# Given passage:
-- -- --

Close-up of creamy chicken alfredo pasta with a rich sauce, garnished with herbs.

A lighter take on the classic creamy Chicken Alfredo, using a low-fat sauce and lean chicken breast for a delicious, guilt-free meal.

Ingredients

Scale

2 medium skinless, boneless chicken breasts (about 12 ounces), sliced into thin strips
1 teaspoon olive oil
3 cloves garlic, minced
2 cups low-sodium chicken broth
1 cup unsweetened almond milk
2 tablespoons all-purpose flour
1/4 cup grated Parmesan cheese
1/4 teaspoon salt
1/4 teaspoon black pepper
1/4 teaspoon dried Italian seasoning
8 ounces whole wheat fettuccine pasta
2 cups fresh baby spinach leaves

Instructions

Cook the whole wheat fettuccine pasta according to package instructions until al dente. Drain and set aside.
Heat olive oil in a large skillet over medium heat. Add the sliced chicken breasts and cook for 5-7 minutes until cooked through and no longer pink inside. Remove chicken from skillet and set aside.
In the same skillet, add minced garlic and sauté for 1 minute until fragrant, stirring frequently to prevent burning.

-- -- --

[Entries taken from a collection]
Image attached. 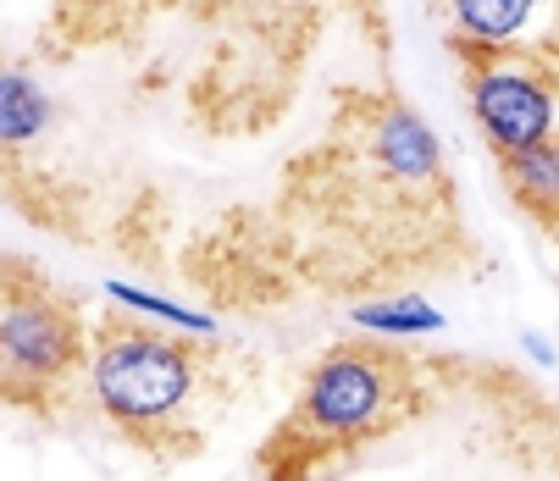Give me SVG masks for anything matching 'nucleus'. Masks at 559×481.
Returning <instances> with one entry per match:
<instances>
[{
    "instance_id": "nucleus-1",
    "label": "nucleus",
    "mask_w": 559,
    "mask_h": 481,
    "mask_svg": "<svg viewBox=\"0 0 559 481\" xmlns=\"http://www.w3.org/2000/svg\"><path fill=\"white\" fill-rule=\"evenodd\" d=\"M194 393H200V360L183 344V333H167L128 310L100 321L90 349V398L117 432L155 437L178 426Z\"/></svg>"
},
{
    "instance_id": "nucleus-10",
    "label": "nucleus",
    "mask_w": 559,
    "mask_h": 481,
    "mask_svg": "<svg viewBox=\"0 0 559 481\" xmlns=\"http://www.w3.org/2000/svg\"><path fill=\"white\" fill-rule=\"evenodd\" d=\"M106 299H111L117 310L139 315V321H155V327H167V333H183V338H211V333H216V315L189 310V304H178V299H167V293H150V288L122 282V277L106 282Z\"/></svg>"
},
{
    "instance_id": "nucleus-4",
    "label": "nucleus",
    "mask_w": 559,
    "mask_h": 481,
    "mask_svg": "<svg viewBox=\"0 0 559 481\" xmlns=\"http://www.w3.org/2000/svg\"><path fill=\"white\" fill-rule=\"evenodd\" d=\"M78 365H90V338L67 299L34 282L23 266L7 277V315H0V371L7 393L28 405L34 393H56Z\"/></svg>"
},
{
    "instance_id": "nucleus-8",
    "label": "nucleus",
    "mask_w": 559,
    "mask_h": 481,
    "mask_svg": "<svg viewBox=\"0 0 559 481\" xmlns=\"http://www.w3.org/2000/svg\"><path fill=\"white\" fill-rule=\"evenodd\" d=\"M349 327H360L371 338H427V333H443V310H432L421 293L360 299V304H349Z\"/></svg>"
},
{
    "instance_id": "nucleus-11",
    "label": "nucleus",
    "mask_w": 559,
    "mask_h": 481,
    "mask_svg": "<svg viewBox=\"0 0 559 481\" xmlns=\"http://www.w3.org/2000/svg\"><path fill=\"white\" fill-rule=\"evenodd\" d=\"M521 344H526V354H532L537 365H554V349H548V338H532V333H526Z\"/></svg>"
},
{
    "instance_id": "nucleus-7",
    "label": "nucleus",
    "mask_w": 559,
    "mask_h": 481,
    "mask_svg": "<svg viewBox=\"0 0 559 481\" xmlns=\"http://www.w3.org/2000/svg\"><path fill=\"white\" fill-rule=\"evenodd\" d=\"M499 172H504V189L515 194L521 211H532L548 227L559 221V133L532 144V149L499 155Z\"/></svg>"
},
{
    "instance_id": "nucleus-3",
    "label": "nucleus",
    "mask_w": 559,
    "mask_h": 481,
    "mask_svg": "<svg viewBox=\"0 0 559 481\" xmlns=\"http://www.w3.org/2000/svg\"><path fill=\"white\" fill-rule=\"evenodd\" d=\"M460 61L471 117L493 144V155H515L559 133V61H548L543 45L471 50Z\"/></svg>"
},
{
    "instance_id": "nucleus-6",
    "label": "nucleus",
    "mask_w": 559,
    "mask_h": 481,
    "mask_svg": "<svg viewBox=\"0 0 559 481\" xmlns=\"http://www.w3.org/2000/svg\"><path fill=\"white\" fill-rule=\"evenodd\" d=\"M443 23H449V45L460 56L471 50H515L526 45V34L537 28L548 0H438Z\"/></svg>"
},
{
    "instance_id": "nucleus-5",
    "label": "nucleus",
    "mask_w": 559,
    "mask_h": 481,
    "mask_svg": "<svg viewBox=\"0 0 559 481\" xmlns=\"http://www.w3.org/2000/svg\"><path fill=\"white\" fill-rule=\"evenodd\" d=\"M366 160L371 172L399 194V200H438L443 194V149H438V133L427 128L421 111L399 106V100H382L366 122Z\"/></svg>"
},
{
    "instance_id": "nucleus-9",
    "label": "nucleus",
    "mask_w": 559,
    "mask_h": 481,
    "mask_svg": "<svg viewBox=\"0 0 559 481\" xmlns=\"http://www.w3.org/2000/svg\"><path fill=\"white\" fill-rule=\"evenodd\" d=\"M50 117H56L50 95L34 84L23 67H7V72H0V139H7V149L34 144V139L50 128Z\"/></svg>"
},
{
    "instance_id": "nucleus-2",
    "label": "nucleus",
    "mask_w": 559,
    "mask_h": 481,
    "mask_svg": "<svg viewBox=\"0 0 559 481\" xmlns=\"http://www.w3.org/2000/svg\"><path fill=\"white\" fill-rule=\"evenodd\" d=\"M405 398H416L405 365L377 344H338L310 365L288 432L299 448H355L399 426Z\"/></svg>"
}]
</instances>
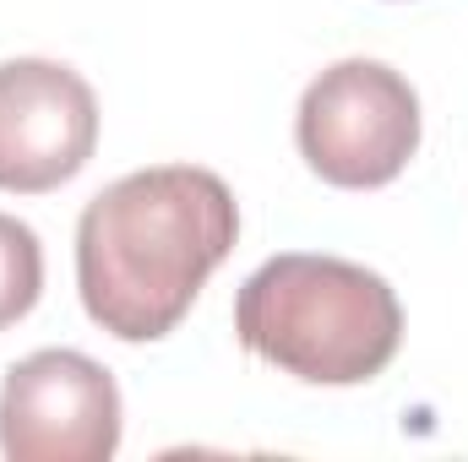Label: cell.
<instances>
[{
	"instance_id": "6da1fadb",
	"label": "cell",
	"mask_w": 468,
	"mask_h": 462,
	"mask_svg": "<svg viewBox=\"0 0 468 462\" xmlns=\"http://www.w3.org/2000/svg\"><path fill=\"white\" fill-rule=\"evenodd\" d=\"M239 207L213 169L158 163L104 185L77 224V289L120 343L169 338L234 250Z\"/></svg>"
},
{
	"instance_id": "8992f818",
	"label": "cell",
	"mask_w": 468,
	"mask_h": 462,
	"mask_svg": "<svg viewBox=\"0 0 468 462\" xmlns=\"http://www.w3.org/2000/svg\"><path fill=\"white\" fill-rule=\"evenodd\" d=\"M44 294V245L22 218L0 213V332L16 327Z\"/></svg>"
},
{
	"instance_id": "7a4b0ae2",
	"label": "cell",
	"mask_w": 468,
	"mask_h": 462,
	"mask_svg": "<svg viewBox=\"0 0 468 462\" xmlns=\"http://www.w3.org/2000/svg\"><path fill=\"white\" fill-rule=\"evenodd\" d=\"M234 332L256 359L294 381L359 386L392 364L403 343V305L392 283L359 261L289 250L245 278Z\"/></svg>"
},
{
	"instance_id": "277c9868",
	"label": "cell",
	"mask_w": 468,
	"mask_h": 462,
	"mask_svg": "<svg viewBox=\"0 0 468 462\" xmlns=\"http://www.w3.org/2000/svg\"><path fill=\"white\" fill-rule=\"evenodd\" d=\"M120 446L115 375L77 348H38L0 386V452L11 462H104Z\"/></svg>"
},
{
	"instance_id": "3957f363",
	"label": "cell",
	"mask_w": 468,
	"mask_h": 462,
	"mask_svg": "<svg viewBox=\"0 0 468 462\" xmlns=\"http://www.w3.org/2000/svg\"><path fill=\"white\" fill-rule=\"evenodd\" d=\"M294 136L327 185L376 191L398 180L420 147V99L409 77L381 60H338L305 88Z\"/></svg>"
},
{
	"instance_id": "5b68a950",
	"label": "cell",
	"mask_w": 468,
	"mask_h": 462,
	"mask_svg": "<svg viewBox=\"0 0 468 462\" xmlns=\"http://www.w3.org/2000/svg\"><path fill=\"white\" fill-rule=\"evenodd\" d=\"M99 147V99L60 60L0 66V191L44 196L88 169Z\"/></svg>"
}]
</instances>
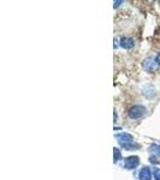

-- -- --

# Tasks for this exercise:
a. In the chicken Alfredo recipe, how long should the chicken strips cook in the skillet?
b. Extend the chicken Alfredo recipe from the point where it stops.
The entries aren't needed for anything here.

# The responses:
a. 5-7 minutes, until cooked through and no longer pink inside.

b.
Sprinkle the all-purpose flour over the garlic and stir constantly for 1 minute to cook the flour.
Gradually whisk in the low-sodium chicken broth and unsweetened almond milk, continuing to whisk to prevent lumps.
Bring the sauce to a simmer and cook for 5-7 minutes, stirring occasionally, until the sauce thickens.
Stir in the grated Parmesan cheese, salt, black pepper, and dried Italian seasoning until the cheese melts and the sauce is smooth.
Add the cooked chicken strips and fresh baby spinach leaves to the sauce. Stir until the spinach wilts, about 2 minutes.
Add the cooked fettuccine pasta to the skillet and toss to coat the pasta evenly with the sauce and chicken.
Serve immediately, garnished with additional Parmesan cheese if desired.